### Page extract ###

Final Activity Report Summary - CEES-MCO (Ecological and evolutionary response to climatic variation - Marie Curie early stage research training in Oslo)
The scientific objectives of the project have been reached:
- How does climatic change affect the structure and dynamics of ecosystems? New and important knowledge has been reached based on work of
(1) Tamara Ben Ari with analyses of long term data on plague-systems in different parts of the world, with a focus on United States (US) and China;
(2) Philippe Sabarros with insight to the match-mismatch and trophic interactions in marine systems;
(3) Tristan Rouyer with analyses of the influence of the climatic variability on the fluctuations of exploited fish stocks;
(4) Troy Hegel with analyses relating to how global scale climate, the Pacific Decadal Oscillation (PDO), across different seasons and in interaction with management actions such as wolf population control, affect recruitment in mountain-dwelling caribou populations in Canada;
(5) Varvara Yashchenko investigating the role of viruses in the widely distributed fresh water symbiosis consisting of a protist (ciliate) and green algae Chlorella (this system may function as a model system for studying climate change effects on green symbioses at a molecular and an ecological level).

### Information ###

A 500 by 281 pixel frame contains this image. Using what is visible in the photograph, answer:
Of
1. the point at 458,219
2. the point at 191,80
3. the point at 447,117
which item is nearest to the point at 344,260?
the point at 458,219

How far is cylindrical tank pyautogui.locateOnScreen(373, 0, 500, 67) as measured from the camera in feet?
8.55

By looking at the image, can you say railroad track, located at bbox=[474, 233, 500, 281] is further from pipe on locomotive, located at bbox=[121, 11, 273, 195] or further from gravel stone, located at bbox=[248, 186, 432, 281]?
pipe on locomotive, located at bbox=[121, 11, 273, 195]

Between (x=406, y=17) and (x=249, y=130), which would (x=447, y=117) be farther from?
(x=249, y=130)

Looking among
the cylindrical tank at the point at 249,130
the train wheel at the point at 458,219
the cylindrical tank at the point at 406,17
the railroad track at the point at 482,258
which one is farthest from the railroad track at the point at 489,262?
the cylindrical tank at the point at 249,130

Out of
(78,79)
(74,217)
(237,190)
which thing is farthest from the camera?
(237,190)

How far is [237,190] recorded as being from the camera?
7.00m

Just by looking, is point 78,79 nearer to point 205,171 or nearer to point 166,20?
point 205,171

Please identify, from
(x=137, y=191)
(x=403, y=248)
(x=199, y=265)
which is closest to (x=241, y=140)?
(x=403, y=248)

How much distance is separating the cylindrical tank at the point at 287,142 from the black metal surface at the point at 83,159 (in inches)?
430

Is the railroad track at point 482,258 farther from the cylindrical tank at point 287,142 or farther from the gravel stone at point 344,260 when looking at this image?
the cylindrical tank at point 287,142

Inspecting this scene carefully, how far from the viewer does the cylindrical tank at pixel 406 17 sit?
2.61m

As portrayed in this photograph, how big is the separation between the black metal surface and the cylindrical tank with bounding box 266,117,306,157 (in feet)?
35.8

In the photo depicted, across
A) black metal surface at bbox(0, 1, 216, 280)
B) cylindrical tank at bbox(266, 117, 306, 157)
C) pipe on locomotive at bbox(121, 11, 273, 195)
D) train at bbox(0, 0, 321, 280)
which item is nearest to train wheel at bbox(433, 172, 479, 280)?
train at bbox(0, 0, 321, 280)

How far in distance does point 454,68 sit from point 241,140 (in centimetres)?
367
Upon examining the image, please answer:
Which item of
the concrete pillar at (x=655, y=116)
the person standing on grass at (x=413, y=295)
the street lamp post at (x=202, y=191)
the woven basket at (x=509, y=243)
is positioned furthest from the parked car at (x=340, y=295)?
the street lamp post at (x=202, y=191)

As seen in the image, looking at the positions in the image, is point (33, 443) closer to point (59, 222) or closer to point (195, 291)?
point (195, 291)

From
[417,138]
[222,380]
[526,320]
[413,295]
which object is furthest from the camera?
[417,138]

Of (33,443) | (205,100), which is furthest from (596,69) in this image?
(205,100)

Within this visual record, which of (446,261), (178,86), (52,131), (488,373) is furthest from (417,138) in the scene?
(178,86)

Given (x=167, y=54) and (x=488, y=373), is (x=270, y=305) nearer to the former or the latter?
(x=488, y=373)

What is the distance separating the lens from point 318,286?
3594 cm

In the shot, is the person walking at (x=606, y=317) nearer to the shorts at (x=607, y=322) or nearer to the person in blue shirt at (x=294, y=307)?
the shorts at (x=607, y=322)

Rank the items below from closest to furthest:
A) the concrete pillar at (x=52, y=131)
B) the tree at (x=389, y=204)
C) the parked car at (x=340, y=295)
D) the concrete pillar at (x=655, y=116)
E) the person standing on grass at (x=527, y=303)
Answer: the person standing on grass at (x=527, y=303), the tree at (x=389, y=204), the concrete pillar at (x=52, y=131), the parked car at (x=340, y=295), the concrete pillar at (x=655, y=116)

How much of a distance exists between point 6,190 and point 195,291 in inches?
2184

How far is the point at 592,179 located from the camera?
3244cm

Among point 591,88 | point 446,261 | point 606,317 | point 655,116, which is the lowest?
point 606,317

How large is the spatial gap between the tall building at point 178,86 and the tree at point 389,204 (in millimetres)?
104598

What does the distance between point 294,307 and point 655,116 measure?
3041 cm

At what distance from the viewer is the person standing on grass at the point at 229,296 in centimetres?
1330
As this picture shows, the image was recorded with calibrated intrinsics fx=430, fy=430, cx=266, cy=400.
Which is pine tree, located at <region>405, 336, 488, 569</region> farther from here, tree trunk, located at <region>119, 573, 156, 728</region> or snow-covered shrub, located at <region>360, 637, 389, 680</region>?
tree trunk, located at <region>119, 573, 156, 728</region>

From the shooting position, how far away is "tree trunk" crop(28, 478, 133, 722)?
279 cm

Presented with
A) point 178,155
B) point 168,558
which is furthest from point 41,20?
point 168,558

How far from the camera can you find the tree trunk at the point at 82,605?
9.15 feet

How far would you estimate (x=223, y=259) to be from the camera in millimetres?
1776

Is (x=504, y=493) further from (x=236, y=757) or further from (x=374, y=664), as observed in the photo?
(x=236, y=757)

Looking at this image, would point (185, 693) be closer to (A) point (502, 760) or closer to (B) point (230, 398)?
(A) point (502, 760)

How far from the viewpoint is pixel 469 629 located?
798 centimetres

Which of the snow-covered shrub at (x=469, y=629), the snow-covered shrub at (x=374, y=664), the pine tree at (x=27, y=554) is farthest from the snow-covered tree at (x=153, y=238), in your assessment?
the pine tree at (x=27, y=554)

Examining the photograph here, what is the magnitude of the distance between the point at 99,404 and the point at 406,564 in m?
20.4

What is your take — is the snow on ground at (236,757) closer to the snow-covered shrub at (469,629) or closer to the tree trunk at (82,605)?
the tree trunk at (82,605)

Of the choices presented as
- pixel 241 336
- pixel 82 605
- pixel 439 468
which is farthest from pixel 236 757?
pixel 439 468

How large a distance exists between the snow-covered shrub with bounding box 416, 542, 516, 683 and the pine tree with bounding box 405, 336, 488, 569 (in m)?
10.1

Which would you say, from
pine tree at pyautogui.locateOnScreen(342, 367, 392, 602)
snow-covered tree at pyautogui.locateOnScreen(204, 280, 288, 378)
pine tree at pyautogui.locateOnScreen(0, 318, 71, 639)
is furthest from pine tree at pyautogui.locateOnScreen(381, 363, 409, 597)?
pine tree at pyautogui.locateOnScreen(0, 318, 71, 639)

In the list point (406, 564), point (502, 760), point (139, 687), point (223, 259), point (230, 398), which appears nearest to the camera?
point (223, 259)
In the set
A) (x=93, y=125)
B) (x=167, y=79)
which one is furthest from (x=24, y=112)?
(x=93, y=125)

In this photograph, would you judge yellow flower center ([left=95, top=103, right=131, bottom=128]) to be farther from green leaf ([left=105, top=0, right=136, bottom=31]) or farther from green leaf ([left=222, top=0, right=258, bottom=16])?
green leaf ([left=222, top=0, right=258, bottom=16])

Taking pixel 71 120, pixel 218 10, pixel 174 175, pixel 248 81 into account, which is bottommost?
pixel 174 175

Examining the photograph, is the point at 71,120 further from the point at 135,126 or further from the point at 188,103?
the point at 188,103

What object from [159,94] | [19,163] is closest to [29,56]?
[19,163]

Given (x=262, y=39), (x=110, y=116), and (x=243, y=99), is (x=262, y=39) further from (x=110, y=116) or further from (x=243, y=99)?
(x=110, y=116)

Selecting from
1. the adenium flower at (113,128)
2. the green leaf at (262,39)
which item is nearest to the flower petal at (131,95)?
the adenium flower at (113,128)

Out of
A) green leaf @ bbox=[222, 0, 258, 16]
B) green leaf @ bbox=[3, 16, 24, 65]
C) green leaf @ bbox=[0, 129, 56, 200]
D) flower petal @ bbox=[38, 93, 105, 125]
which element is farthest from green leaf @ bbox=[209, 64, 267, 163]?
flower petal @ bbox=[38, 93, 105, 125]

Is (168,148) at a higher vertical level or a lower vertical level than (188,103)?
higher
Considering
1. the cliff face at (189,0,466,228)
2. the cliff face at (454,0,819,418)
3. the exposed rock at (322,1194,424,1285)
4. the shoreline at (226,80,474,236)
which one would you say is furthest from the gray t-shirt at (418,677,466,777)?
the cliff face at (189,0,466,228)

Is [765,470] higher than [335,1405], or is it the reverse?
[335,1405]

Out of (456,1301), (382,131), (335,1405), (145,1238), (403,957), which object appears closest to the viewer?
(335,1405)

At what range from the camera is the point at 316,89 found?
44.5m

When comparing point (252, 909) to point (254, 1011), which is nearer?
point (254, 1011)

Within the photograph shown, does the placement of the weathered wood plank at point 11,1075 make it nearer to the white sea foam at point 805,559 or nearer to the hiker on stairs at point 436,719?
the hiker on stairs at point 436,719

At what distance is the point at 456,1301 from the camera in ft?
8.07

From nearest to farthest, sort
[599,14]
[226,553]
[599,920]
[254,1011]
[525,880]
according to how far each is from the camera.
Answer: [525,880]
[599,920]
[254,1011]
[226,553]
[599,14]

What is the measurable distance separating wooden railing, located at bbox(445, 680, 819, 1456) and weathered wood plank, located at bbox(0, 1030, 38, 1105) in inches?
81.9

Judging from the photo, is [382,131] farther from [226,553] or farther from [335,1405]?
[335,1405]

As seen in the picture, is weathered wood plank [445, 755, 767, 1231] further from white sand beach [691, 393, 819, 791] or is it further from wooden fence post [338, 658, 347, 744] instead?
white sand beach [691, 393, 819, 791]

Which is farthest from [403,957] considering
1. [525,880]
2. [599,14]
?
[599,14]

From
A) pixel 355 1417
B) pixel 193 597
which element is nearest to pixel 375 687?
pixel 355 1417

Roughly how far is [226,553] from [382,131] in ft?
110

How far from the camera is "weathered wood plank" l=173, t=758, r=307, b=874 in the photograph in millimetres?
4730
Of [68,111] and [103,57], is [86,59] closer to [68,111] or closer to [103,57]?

###

Problem set:
**a.** Output the passage of the CEES-MCO report summary starting with "Final Activity Report" and going on through "training in Oslo)", copied word for word.
**b.** Answer these questions from the CEES-MCO report summary:
(i) Which two countries did Tamara Ben Ari's analyses of plague systems focus on?
(ii) What populations in Canada did Troy Hegel's analyses of recruitment concern?
(iii) Which green alga forms part of the symbiosis Varvara Yashchenko investigated?

Expected responses:
**a.**
Final Activity Report Summary - CEES-MCO (Ecological and evolutionary response to climatic variation - Marie Curie early stage research training in Oslo)

**b.**
(i) The United States (US) and China.
(ii) Mountain-dwelling caribou populations.
(iii) Chlorella.